The parlex crate serves as the core runtime and support library for the generated lexers and parsers. It defines the traits, data structures, and runtime abstractions that underpin the generated code, ensuring consistent behavior and interoperability across user-defined grammars. All lexers and parsers produced by the parlex-gen tools depend on this crate, and users extend its interfaces to build custom language processors based on their generated components.
§Usage
Add this to your Cargo.toml
:
[dependencies]
parlex = "0.1"
This crate is typically used in conjunction with code generated by parlex-gen
. See the
parlex-gen documentation for information on generating lexers and parsers.
§Example
use parlex::*;
// Your generated lexer and parser code will use parlex traits and types.
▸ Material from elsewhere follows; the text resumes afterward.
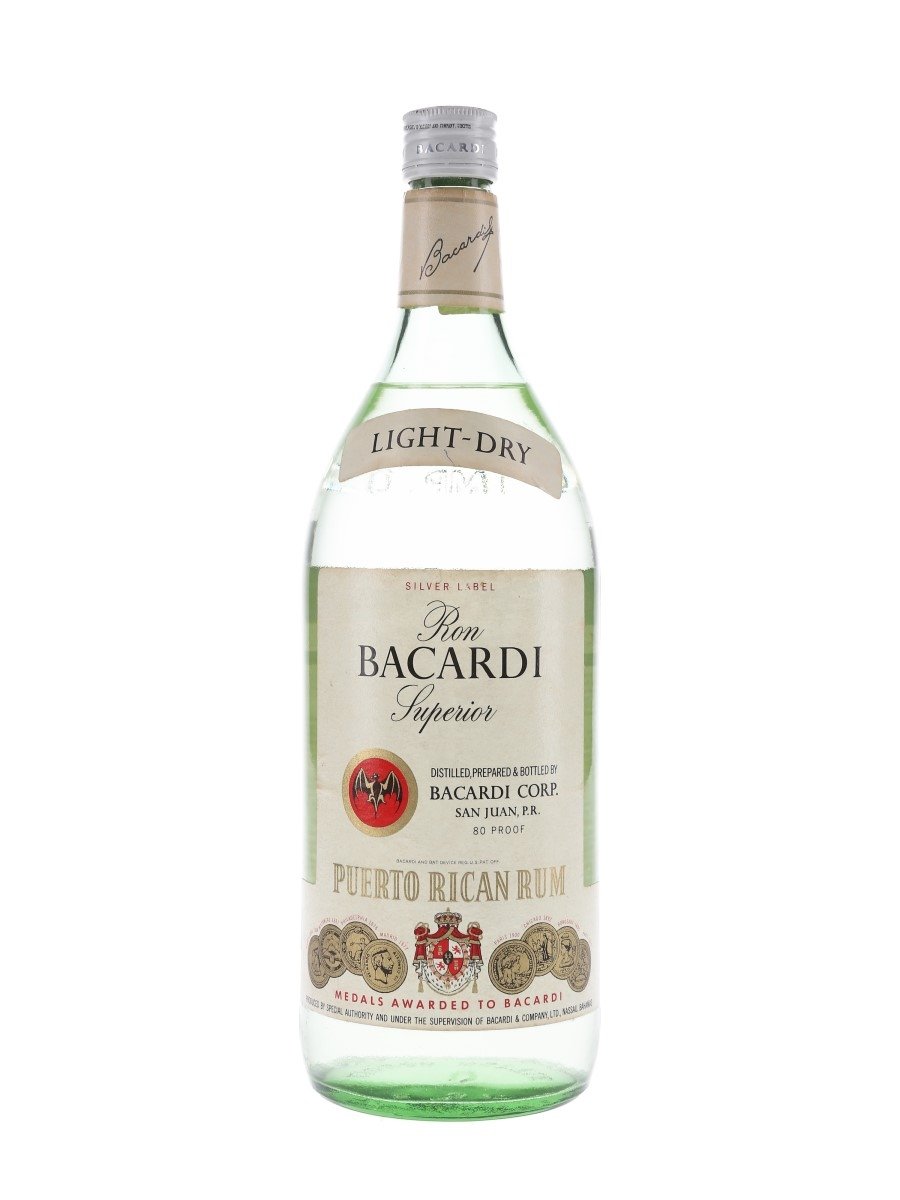 Bacardi Silver Label Bottled 1980 - Puerto Rico 113cl / 40%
// Example usage depends on your specific grammar and generated code.
§License
Copyright (c) 2005–2025 IKH Software, Inc.
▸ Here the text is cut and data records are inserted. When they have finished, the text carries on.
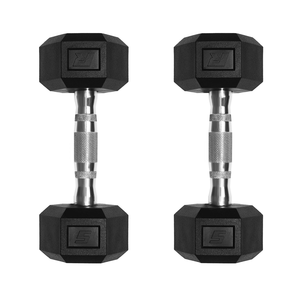 Ensemble d'haltères hexagonales pour la maison, en matériau PEV, équipement de musculation avec des caractéristiques imperméables et écologiques, options de 5 à 30 lb - Product Image 1
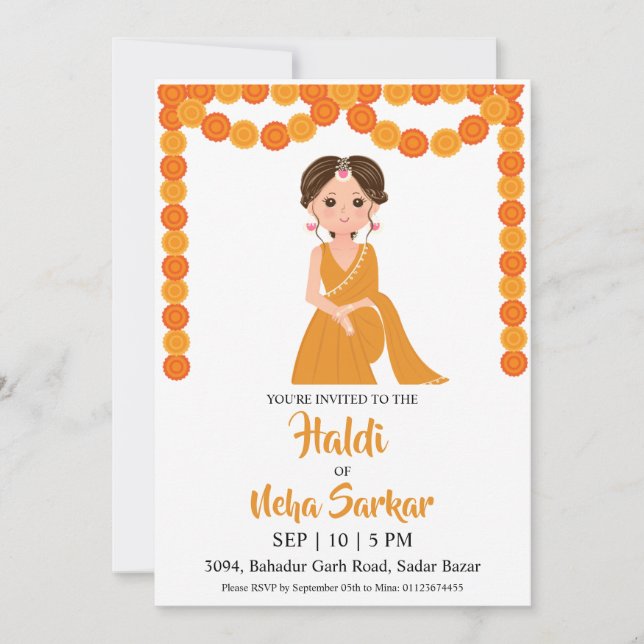 haldi ceremony invitation (Front)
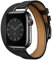 HEYOZURY Bracelet Compatible pour Apple Watch Série 10 - Cuir Double Tour Mince pour Femmes 45mm 44mm 41mm 40mm 49mm, Remplacement Original pour iWatch Series 10/9/8/7/SE/6/5/4/3/2/1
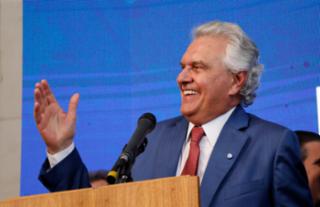 Anúncio da formação da Federação União Progressistas. Governador de Goiás, Ronaldo Caiado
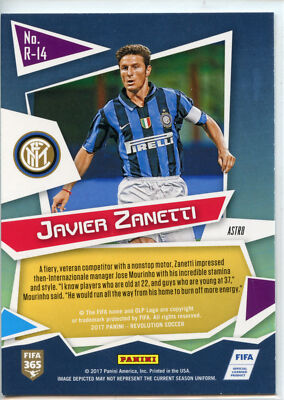 Javier Zanetti Panini Revolution Soccer 2017 Autograph 直筆サイン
Released under the terms of the GNU Lesser General Public License, version 3.0 or (at your option) any later version (LGPL-3.0-or-later).
§See Also
- parlex-gen — Code generation tools (
alex
andaslr
) - arena-terms-parser — real-world example using ALEX and ASLR
Structs§
- Lexer
- Core lexer implementation and execution engine.
- Lexer
Stats - Statistics collected by the lexer during processing.
- Parser
- Core parser implementation and execution engine.
- Parser
Stats - Statistics collected during the parsing process.
Enums§
- Lexer
Error - Represents all possible errors that can occur during lexical analysis.
- Parser
Action - Parser action used by the parsing automaton.
- Parser
Error - Represents all possible errors that can occur during parsing.
Traits§
- Lexer
Data - Defines the data and configuration used by a lexer. Provides access to lexer modes, rules, DFA data, and lookup utilities.
- Lexer
Driver - Defines the core lexer interface responsible for processing input streams and producing tokens.
- Lexer
Mode - A trait representing a lexer mode used during lexical analysis. Each mode can be converted into an index and defines a total count of modes.
- Lexer
Rule - A trait representing a lexer rule used for token matching. Each rule can be converted into an index and defines a total count of rules along with a designated end rule.
- Parser
AmbigID - A trait representing an identifier for an ambiguity in the grammar.
- Parser
Data - Defines the data and configuration used by a parser. Provides access to parser states, productions, ambiguities, and lookup tables.
- Parser
Driver - Core interface for a parser driver.
- Parser
ProdID - A trait representing an identifier for a grammar production rule.
- Parser
StateID - A trait representing an identifier for a parser state.
- Parser
TokenID - A trait representing an identifier for a terminal or nonterminal token in the grammar.
- Token
- A trait representing a token in lexical analysis or parsing.